Copy the lines below word for word, starting with the line that contains "From the camera, how far is (x=225, y=448)" and going through the last line, with both ends included. Leave the pictures out of your answer.

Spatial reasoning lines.
## start
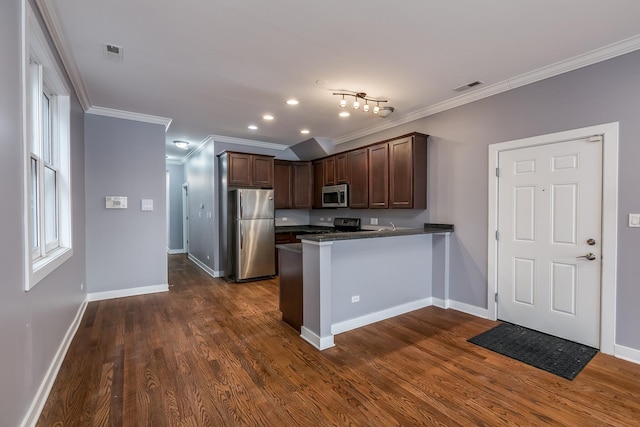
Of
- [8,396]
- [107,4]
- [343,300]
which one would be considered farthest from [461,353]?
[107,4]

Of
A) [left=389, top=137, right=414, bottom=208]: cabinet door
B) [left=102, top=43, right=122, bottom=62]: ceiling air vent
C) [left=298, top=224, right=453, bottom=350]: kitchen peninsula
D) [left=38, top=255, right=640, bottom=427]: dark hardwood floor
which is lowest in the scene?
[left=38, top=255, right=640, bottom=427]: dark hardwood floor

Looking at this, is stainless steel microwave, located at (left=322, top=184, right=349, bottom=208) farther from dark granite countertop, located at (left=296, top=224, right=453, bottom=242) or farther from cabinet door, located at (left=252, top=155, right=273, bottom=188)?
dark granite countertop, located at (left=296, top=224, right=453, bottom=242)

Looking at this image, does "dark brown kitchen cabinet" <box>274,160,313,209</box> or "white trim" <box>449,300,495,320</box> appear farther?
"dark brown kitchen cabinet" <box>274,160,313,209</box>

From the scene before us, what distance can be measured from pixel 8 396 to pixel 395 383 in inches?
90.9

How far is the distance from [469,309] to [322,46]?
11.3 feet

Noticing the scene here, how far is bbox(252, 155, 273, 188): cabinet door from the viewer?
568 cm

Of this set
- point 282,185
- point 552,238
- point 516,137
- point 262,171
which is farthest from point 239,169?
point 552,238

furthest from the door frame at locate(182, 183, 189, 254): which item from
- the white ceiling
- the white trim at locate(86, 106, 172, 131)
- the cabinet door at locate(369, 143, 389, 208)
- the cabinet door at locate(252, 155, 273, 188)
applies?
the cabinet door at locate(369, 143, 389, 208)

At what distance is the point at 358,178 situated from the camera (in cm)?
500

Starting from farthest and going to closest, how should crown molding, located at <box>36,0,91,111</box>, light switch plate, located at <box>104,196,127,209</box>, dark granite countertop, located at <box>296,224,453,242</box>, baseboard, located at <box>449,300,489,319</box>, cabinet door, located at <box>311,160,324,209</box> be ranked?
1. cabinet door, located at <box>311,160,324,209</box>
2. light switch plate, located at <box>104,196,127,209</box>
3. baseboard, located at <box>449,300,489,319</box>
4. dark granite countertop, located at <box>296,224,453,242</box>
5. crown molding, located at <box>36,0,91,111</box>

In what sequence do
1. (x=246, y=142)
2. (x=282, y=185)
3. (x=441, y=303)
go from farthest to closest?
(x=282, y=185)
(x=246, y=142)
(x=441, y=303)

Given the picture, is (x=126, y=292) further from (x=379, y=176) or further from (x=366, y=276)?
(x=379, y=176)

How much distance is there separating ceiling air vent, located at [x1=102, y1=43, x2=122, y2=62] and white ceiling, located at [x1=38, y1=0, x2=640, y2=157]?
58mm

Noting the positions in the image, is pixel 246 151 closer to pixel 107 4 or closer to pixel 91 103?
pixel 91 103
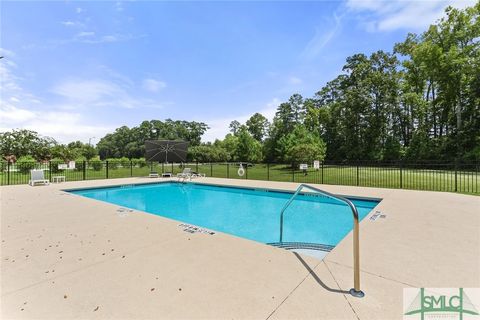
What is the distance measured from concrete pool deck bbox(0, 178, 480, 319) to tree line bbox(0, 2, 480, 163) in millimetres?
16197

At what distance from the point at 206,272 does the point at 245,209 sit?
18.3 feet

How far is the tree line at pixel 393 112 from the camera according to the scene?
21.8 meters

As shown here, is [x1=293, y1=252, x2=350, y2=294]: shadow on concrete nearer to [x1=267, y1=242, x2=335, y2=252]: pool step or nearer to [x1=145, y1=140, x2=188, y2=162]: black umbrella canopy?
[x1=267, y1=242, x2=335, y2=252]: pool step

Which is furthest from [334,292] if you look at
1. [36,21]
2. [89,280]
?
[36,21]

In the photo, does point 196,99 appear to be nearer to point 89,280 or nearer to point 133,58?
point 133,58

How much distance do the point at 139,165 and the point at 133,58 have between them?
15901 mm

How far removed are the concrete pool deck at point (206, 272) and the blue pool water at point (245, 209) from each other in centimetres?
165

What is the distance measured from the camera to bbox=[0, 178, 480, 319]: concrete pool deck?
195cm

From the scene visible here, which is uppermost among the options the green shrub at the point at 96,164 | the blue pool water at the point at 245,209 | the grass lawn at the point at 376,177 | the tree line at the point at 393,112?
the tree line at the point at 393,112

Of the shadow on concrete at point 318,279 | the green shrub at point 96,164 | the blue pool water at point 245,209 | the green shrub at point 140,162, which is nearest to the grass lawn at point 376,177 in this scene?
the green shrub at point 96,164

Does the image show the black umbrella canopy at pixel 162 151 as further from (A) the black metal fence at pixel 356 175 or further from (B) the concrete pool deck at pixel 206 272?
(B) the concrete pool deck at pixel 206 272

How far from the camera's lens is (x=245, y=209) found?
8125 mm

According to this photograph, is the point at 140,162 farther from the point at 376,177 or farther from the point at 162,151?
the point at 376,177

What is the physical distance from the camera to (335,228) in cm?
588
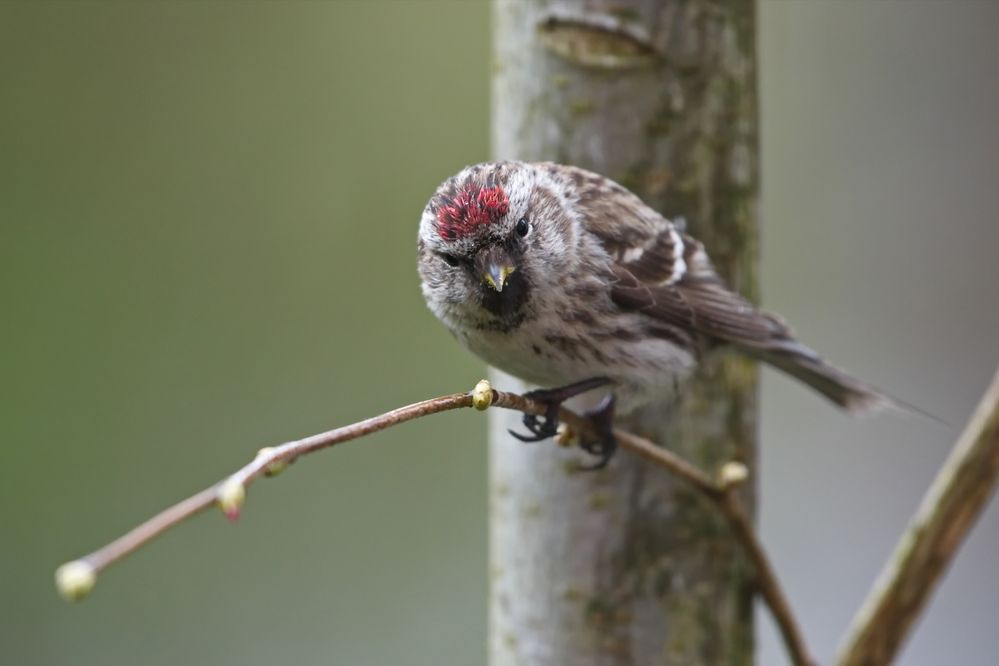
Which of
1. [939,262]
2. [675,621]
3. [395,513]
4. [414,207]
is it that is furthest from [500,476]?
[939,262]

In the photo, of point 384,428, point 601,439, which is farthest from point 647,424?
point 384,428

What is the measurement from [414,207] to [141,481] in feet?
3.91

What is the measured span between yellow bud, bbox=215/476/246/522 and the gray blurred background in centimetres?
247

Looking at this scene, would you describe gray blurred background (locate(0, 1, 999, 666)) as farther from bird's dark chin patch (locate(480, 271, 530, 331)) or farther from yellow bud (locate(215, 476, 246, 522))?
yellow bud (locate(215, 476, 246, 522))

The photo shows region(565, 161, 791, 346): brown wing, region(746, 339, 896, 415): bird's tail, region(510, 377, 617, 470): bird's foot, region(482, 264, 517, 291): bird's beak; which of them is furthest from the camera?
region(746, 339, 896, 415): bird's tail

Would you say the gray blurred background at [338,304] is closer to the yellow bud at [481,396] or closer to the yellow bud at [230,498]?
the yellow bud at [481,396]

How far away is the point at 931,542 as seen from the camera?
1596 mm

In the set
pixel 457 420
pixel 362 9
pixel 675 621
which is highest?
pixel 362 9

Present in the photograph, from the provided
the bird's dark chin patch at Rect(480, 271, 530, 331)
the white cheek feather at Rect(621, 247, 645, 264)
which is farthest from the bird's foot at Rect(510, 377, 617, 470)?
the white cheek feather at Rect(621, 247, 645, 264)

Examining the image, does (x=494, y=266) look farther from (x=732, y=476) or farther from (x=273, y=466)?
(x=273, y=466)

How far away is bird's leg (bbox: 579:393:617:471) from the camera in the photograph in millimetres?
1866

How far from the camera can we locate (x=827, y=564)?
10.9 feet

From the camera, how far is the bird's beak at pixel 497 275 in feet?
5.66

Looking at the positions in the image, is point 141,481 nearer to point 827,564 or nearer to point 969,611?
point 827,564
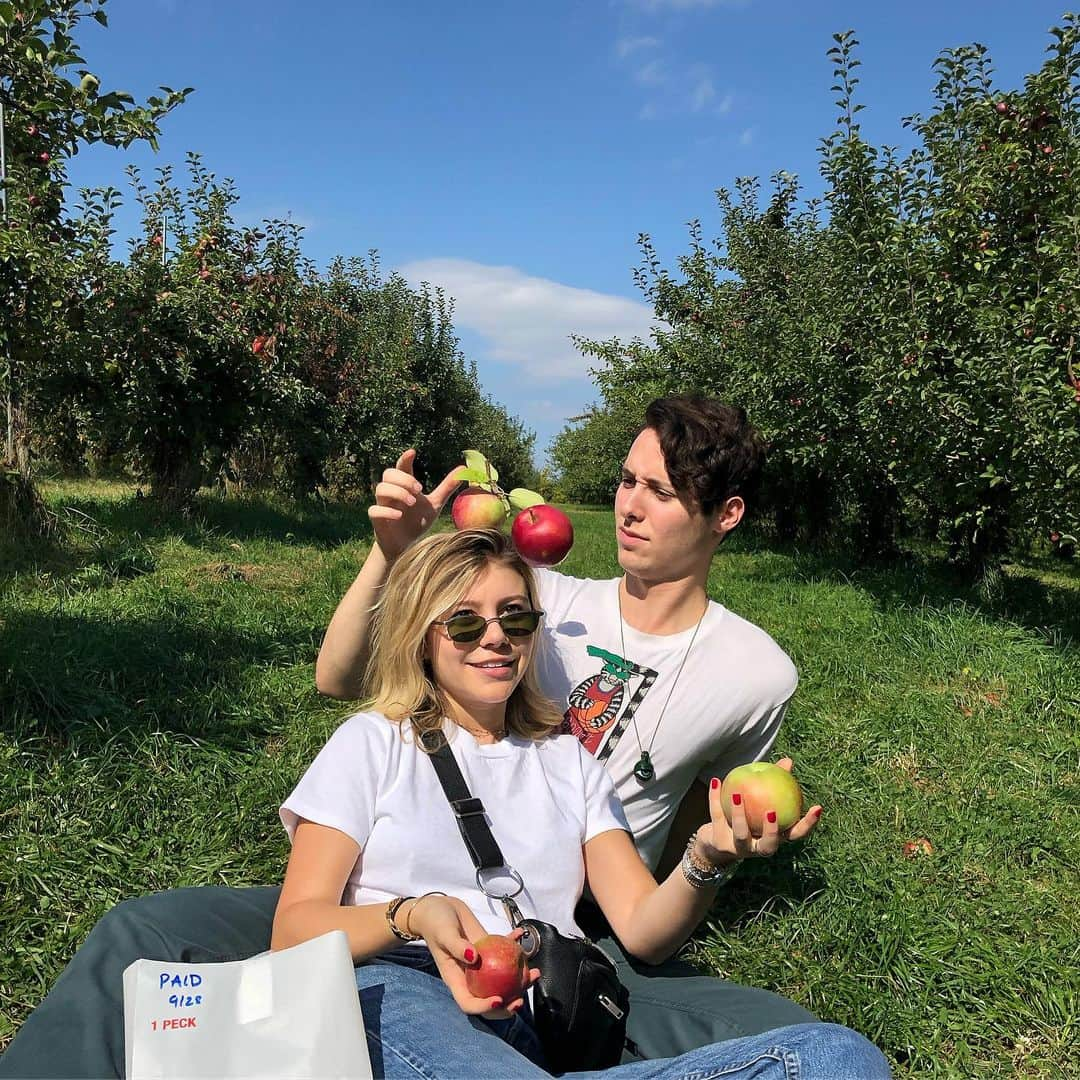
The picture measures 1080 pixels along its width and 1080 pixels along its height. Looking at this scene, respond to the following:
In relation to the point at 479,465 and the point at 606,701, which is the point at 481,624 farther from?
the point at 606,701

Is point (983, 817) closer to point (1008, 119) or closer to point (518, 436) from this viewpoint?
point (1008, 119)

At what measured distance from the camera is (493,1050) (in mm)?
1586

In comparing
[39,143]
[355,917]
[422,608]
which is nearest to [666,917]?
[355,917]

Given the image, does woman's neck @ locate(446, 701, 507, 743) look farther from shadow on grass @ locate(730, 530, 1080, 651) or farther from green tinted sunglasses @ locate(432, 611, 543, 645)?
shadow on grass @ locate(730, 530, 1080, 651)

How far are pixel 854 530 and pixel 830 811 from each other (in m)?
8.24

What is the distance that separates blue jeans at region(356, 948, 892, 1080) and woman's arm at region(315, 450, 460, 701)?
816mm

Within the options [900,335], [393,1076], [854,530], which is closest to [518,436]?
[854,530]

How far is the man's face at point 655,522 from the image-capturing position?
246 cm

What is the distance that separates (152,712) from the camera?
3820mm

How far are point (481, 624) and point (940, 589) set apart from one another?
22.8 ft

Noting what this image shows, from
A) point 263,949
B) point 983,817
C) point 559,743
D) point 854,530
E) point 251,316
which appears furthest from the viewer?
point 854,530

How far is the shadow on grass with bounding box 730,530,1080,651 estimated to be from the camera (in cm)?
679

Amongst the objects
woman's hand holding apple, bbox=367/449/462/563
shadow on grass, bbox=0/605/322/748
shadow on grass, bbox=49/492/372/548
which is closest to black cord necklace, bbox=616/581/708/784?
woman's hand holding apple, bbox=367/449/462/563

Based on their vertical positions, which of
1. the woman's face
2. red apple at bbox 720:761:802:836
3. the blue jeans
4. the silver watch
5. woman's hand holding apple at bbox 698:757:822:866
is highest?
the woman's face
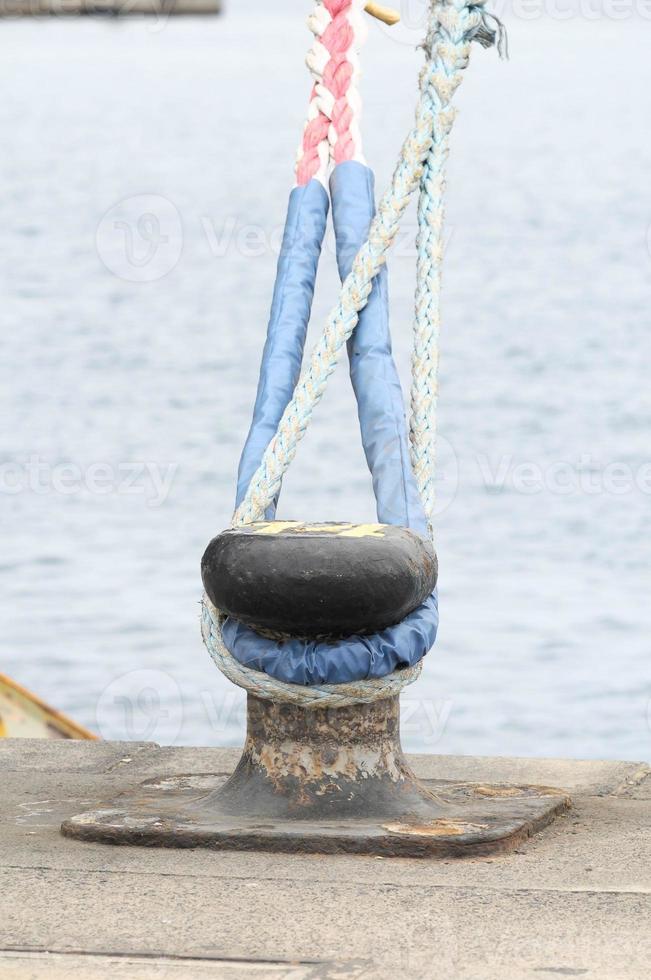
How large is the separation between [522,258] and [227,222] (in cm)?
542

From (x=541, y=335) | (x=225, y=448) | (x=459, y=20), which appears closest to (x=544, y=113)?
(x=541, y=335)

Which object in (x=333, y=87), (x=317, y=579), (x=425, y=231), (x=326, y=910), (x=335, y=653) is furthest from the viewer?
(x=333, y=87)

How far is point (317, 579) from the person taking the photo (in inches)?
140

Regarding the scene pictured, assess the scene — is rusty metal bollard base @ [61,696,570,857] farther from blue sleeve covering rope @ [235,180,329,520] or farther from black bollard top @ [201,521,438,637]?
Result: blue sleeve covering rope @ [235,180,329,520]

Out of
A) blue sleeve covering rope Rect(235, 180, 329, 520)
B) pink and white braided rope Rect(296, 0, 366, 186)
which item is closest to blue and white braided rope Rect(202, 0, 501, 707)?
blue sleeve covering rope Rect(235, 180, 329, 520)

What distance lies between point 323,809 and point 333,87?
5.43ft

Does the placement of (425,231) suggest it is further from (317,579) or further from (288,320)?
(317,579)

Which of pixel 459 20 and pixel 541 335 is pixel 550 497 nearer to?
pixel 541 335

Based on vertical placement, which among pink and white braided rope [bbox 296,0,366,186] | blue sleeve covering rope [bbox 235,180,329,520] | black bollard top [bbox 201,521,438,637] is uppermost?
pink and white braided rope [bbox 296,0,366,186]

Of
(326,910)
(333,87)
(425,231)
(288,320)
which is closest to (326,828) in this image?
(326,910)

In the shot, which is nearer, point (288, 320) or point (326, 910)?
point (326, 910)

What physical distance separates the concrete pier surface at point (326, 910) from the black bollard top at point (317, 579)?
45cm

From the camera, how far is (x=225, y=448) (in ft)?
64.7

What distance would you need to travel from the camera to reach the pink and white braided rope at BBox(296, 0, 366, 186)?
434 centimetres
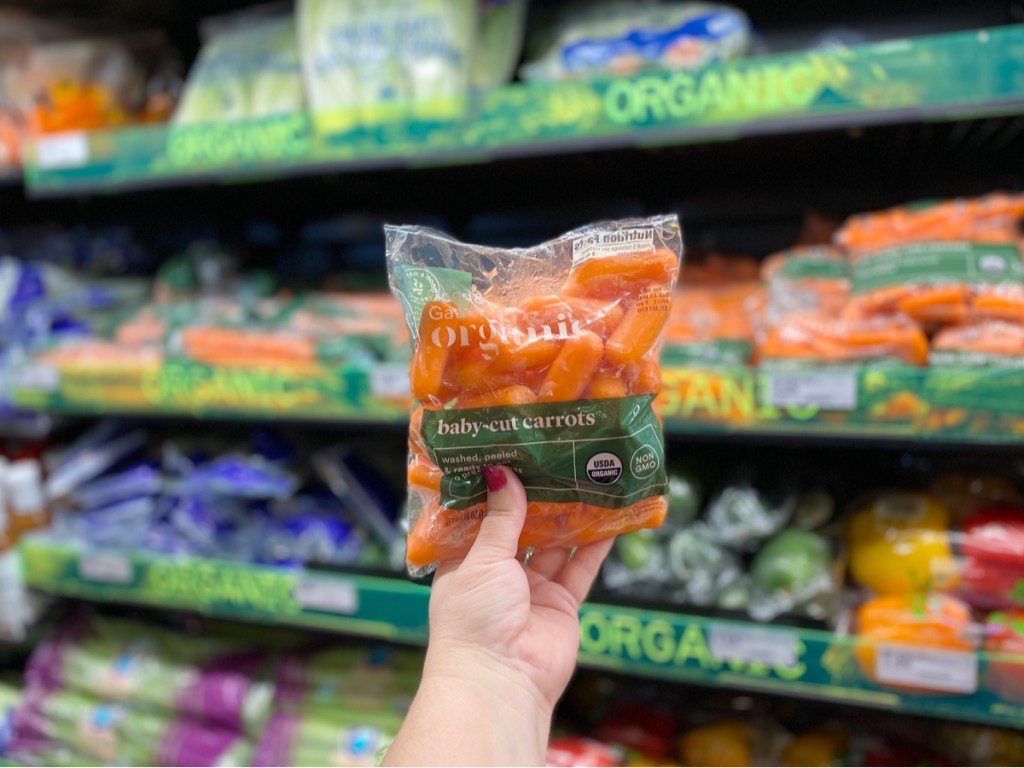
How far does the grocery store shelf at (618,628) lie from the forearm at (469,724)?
## end
Exercise solution.
From the camera, how far is (x=225, y=448) (in ft)?
64.7

What distance would you need to travel from the camera to reach the pink and white braided rope at BBox(296, 0, 366, 186)?
434 centimetres
How far does the grocery store shelf at (618,628) lie from the forearm at (469,724)?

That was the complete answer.